TO DO – Look for "deer" in the records and copy every line that has it.

PROVIDED INFORMATION –
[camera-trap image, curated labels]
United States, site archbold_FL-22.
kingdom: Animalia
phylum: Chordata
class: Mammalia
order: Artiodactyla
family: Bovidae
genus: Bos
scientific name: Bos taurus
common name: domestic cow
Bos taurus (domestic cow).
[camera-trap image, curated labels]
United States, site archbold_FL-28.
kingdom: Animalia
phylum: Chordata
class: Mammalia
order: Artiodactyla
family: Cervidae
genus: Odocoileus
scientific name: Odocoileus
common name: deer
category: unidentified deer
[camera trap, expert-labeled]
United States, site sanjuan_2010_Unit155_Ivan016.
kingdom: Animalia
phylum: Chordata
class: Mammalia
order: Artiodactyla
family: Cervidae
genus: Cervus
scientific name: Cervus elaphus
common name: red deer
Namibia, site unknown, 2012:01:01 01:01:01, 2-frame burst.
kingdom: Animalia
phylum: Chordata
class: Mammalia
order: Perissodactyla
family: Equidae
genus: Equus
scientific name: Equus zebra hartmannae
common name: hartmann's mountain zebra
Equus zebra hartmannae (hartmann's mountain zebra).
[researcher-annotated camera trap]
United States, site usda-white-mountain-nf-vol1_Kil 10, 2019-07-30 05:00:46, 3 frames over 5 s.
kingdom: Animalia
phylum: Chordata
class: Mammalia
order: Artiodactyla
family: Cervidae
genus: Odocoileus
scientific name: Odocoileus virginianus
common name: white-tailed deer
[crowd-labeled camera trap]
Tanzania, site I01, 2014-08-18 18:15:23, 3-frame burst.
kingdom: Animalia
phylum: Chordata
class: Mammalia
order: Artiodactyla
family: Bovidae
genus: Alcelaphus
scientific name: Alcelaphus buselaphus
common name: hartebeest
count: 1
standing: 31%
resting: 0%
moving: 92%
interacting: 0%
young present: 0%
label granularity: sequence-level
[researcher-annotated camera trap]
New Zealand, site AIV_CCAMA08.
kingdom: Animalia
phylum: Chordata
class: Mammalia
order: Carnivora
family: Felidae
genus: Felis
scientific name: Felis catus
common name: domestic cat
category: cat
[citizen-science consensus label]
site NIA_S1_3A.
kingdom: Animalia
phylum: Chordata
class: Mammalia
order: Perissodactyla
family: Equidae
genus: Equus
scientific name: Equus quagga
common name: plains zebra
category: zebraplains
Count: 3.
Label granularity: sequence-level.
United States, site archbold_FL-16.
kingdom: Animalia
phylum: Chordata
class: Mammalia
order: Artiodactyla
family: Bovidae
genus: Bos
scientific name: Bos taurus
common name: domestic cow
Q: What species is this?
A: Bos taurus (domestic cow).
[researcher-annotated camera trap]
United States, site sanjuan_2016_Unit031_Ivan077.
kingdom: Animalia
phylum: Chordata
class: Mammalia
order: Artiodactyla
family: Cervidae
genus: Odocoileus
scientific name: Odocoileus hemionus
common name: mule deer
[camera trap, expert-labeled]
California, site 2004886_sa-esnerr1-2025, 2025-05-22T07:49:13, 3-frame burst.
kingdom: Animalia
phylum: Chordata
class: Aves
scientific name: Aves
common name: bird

EXERCISE ANSWER –
common name: deer
category: unidentified deer
common name: red deer
common name: white-tailed deer
common name: mule deer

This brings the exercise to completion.